We’ve previously discussed how the latest technology has helped archaeologists discover incredible artifacts hidden in some of the most inaccessible underground locations around the world.
But sometimes, all it takes is a few curious critters to lead experts to some hidden historical relics. That’s what happened recently in Wales.
Digging for the truth
While bunnies are naturally inclined to burrow into the ground, when a group of the fluffy animals did so on the largely uninhabited Skokholm Island, they found more than a cool place to spend their day.
According to wardens on the island, the digging uncovered a trove of evidence reflecting how humans lived between 6,000 and 9,000 years ago.
In addition to a collection of pottery shards dating back to the Bronze Age, the bunnies also helped scientists to identify a pair of tools believed to have been made by Stone Age inhabitants of the region.
Here’s what it means
So what did these tools actually do?
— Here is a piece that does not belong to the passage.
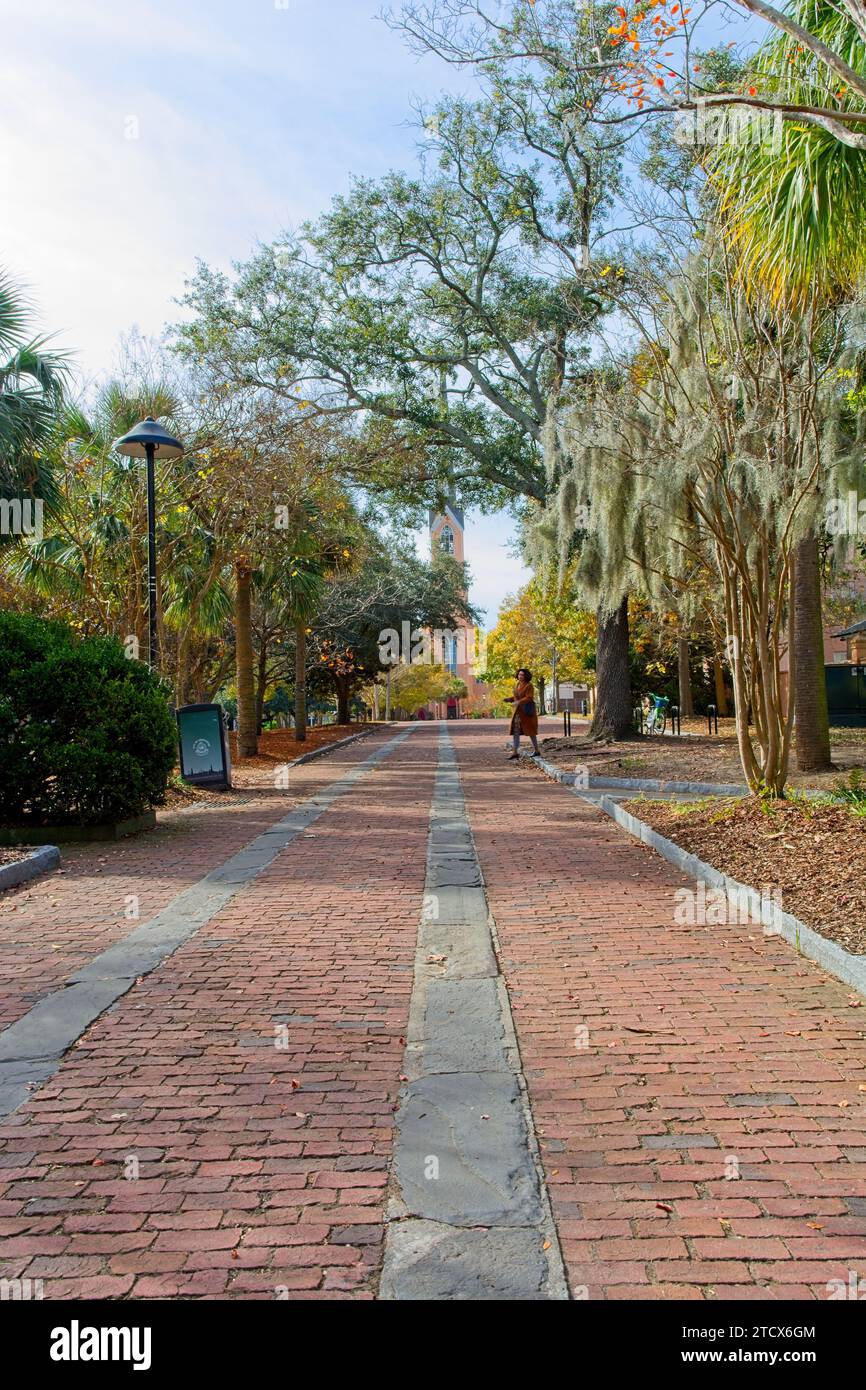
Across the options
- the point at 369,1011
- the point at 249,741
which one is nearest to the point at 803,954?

That’s what two wardens on the island wanted to know when they found the artifacts. Prehistoric tool expert Andrew David ended up with photos of the objects and reasoned that they were probably used in the construction of rudimentary boats or to prepare shellfish for consumption.
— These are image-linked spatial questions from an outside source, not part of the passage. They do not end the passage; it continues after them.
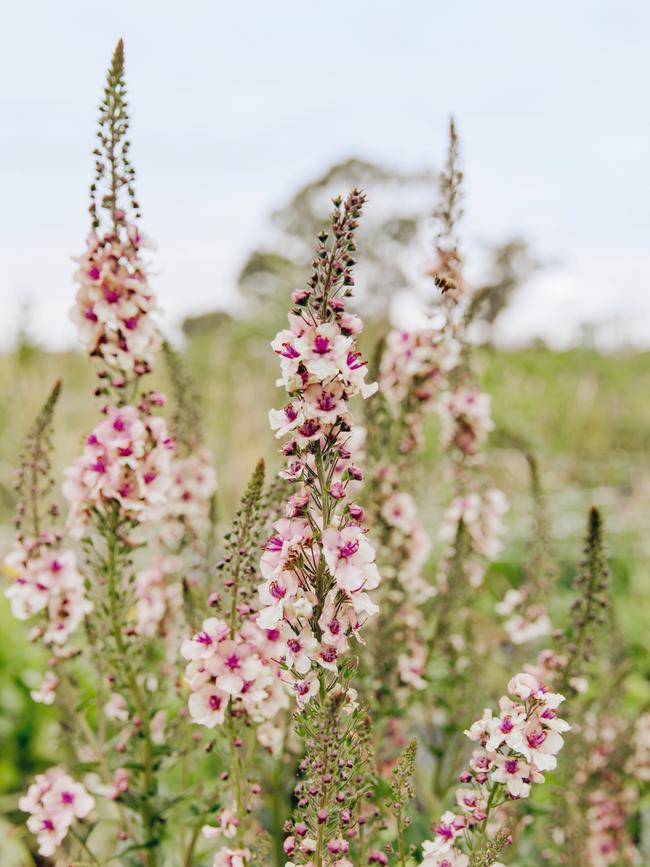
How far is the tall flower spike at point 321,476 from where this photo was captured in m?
1.40

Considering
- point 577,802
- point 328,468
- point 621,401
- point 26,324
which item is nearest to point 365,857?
point 328,468

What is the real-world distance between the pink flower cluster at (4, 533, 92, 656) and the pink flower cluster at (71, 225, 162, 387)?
0.55 m

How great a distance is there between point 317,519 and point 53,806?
3.82 feet

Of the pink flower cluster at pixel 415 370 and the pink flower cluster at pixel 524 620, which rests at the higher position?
the pink flower cluster at pixel 415 370

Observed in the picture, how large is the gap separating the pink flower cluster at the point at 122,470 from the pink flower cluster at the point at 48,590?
0.68ft

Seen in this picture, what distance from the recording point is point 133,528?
2143 mm

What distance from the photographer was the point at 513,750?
1.52m

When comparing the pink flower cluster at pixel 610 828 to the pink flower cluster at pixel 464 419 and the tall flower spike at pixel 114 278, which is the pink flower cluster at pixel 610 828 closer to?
the pink flower cluster at pixel 464 419

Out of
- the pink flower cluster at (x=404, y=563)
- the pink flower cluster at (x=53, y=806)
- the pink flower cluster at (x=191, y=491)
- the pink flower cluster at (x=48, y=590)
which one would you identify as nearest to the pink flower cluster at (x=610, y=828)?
the pink flower cluster at (x=404, y=563)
He went on to note the significance of finding such items at that location, explaining: “Although these types of tools are well known on coastal sites on mainland Pembrokeshire and Cornwall, as well into Scotland and northern France, this is the first example from Skokholm and the first firm evidence for Late Mesolithic occupation on the island.”
As for how the bunnies discovered the historically significant spot, archaeologist Toby Driver theorized that the location had been a burial mound that Bronze Age inhabitants built atop a site established by even earlier humans.